Source records:
★ ★ ★ ★
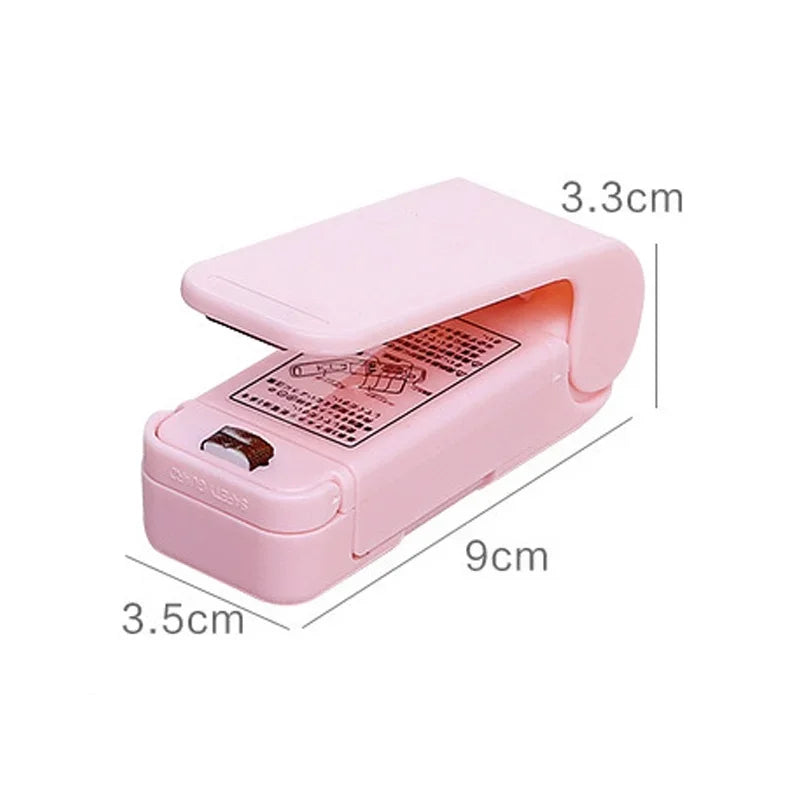 Mini Bag Sealer - آلة ختم الأكياس الصغيرة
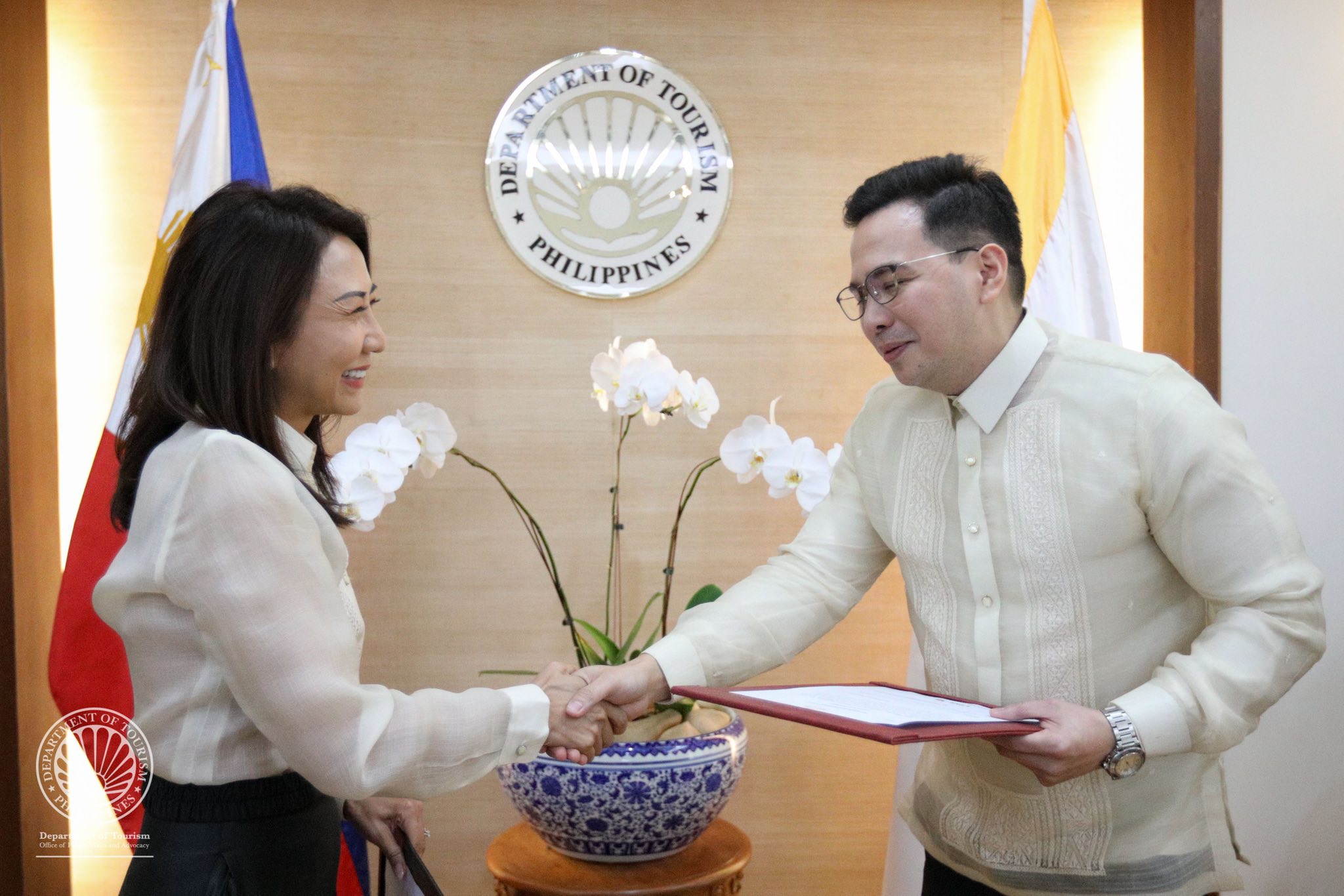 Department of... - Department of Tourism - Philippines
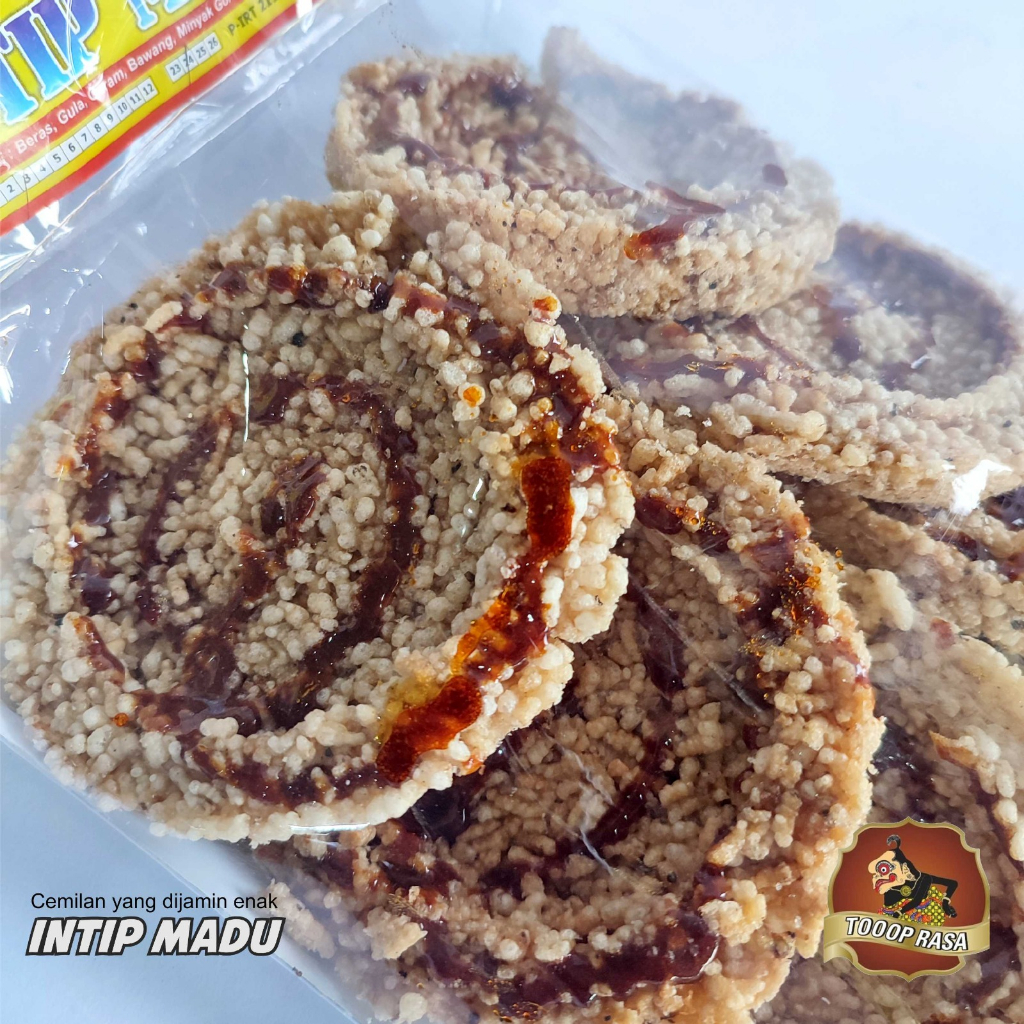 

INTIP MADU / INTIP MADU PREMIUM / INTIP MADU MANIS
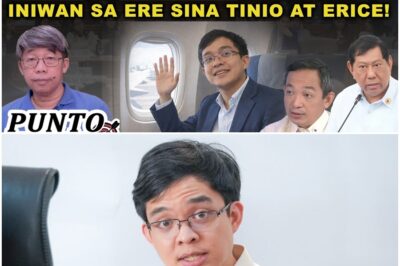 ITONG SI LEVISTE, ANDAMI SANANG EXPOSE; ANG PROBLEMA, BIGLANG NAGBYAHE!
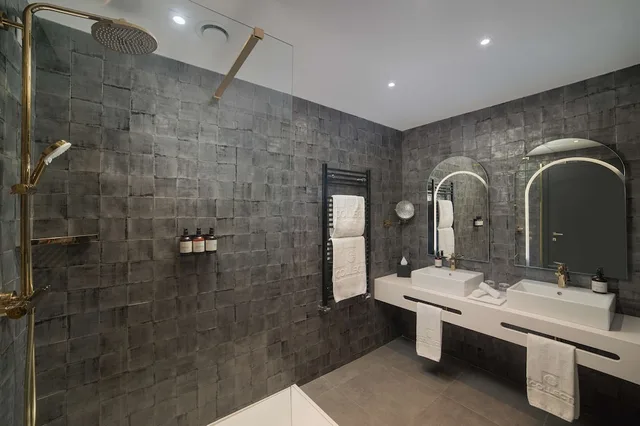Nhow, Suite, Twin Beds، Nhow Roma Vittorio Veneto 8/10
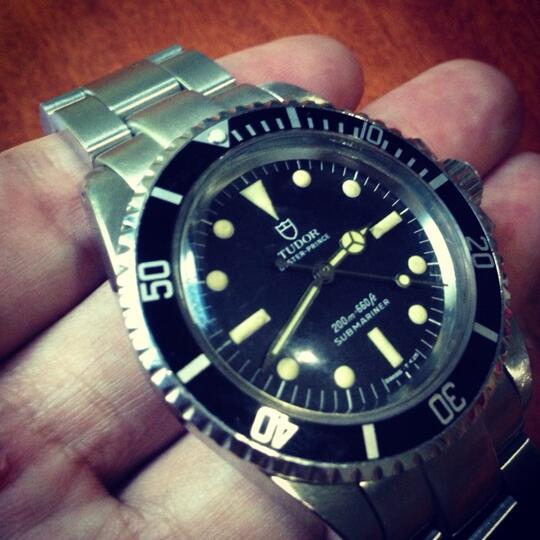 Jual tudor submariner Clearance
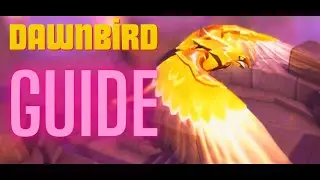 Albion Online-SOLO TRACKİNG- DAWNBİRD GUIDE
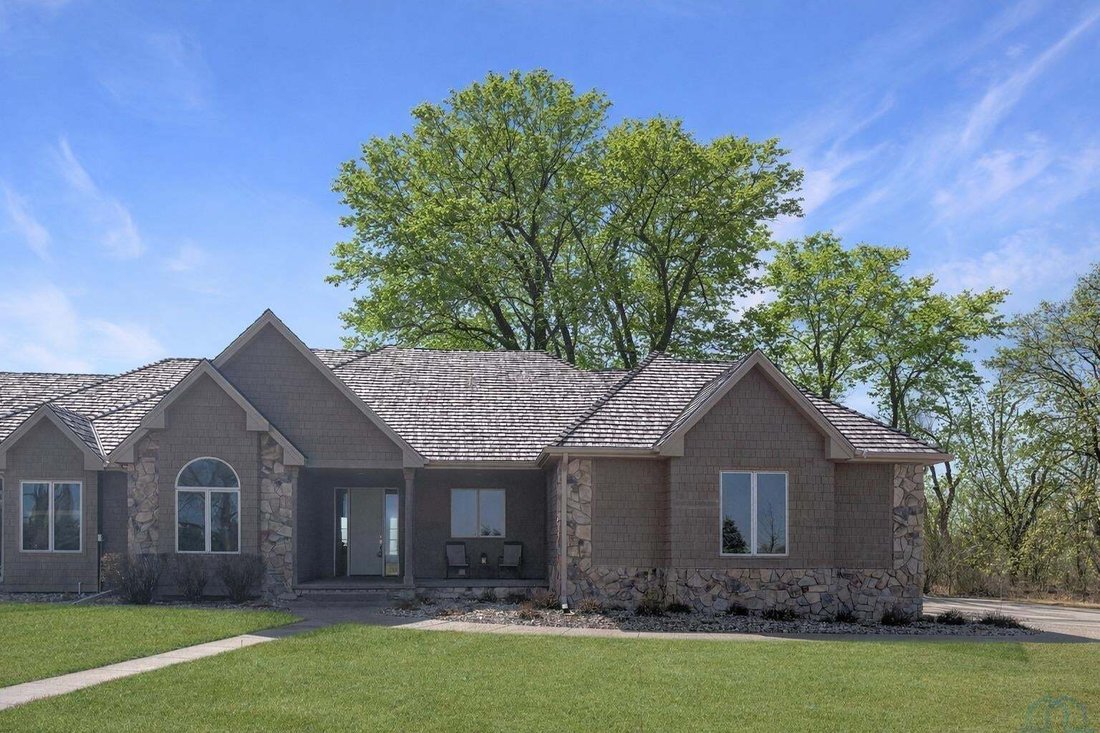 House in Jefferson, South Dakota, United States 1 - 17424239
★ ★ ★ ★
**PROBLEM TO SOLVE:**
Switch each "Department" in the material above to "Ministry", leaving everything else unchanged, and write out every line again without the pictures.

**SOLUTION FOR THIS PROBLEM:**
 Mini Bag Sealer - آلة ختم الأكياس الصغيرة
 Ministry of... - Ministry of Tourism - Philippines

INTIP MADU / INTIP MADU PREMIUM / INTIP MADU MANIS
 ITONG SI LEVISTE, ANDAMI SANANG EXPOSE; ANG PROBLEMA, BIGLANG NAGBYAHE!
Nhow, Suite, Twin Beds، Nhow Roma Vittorio Veneto 8/10
 Jual tudor submariner Clearance
 Albion Online-SOLO TRACKİNG- DAWNBİRD GUIDE
 House in Jefferson, South Dakota, United States 1 - 17424239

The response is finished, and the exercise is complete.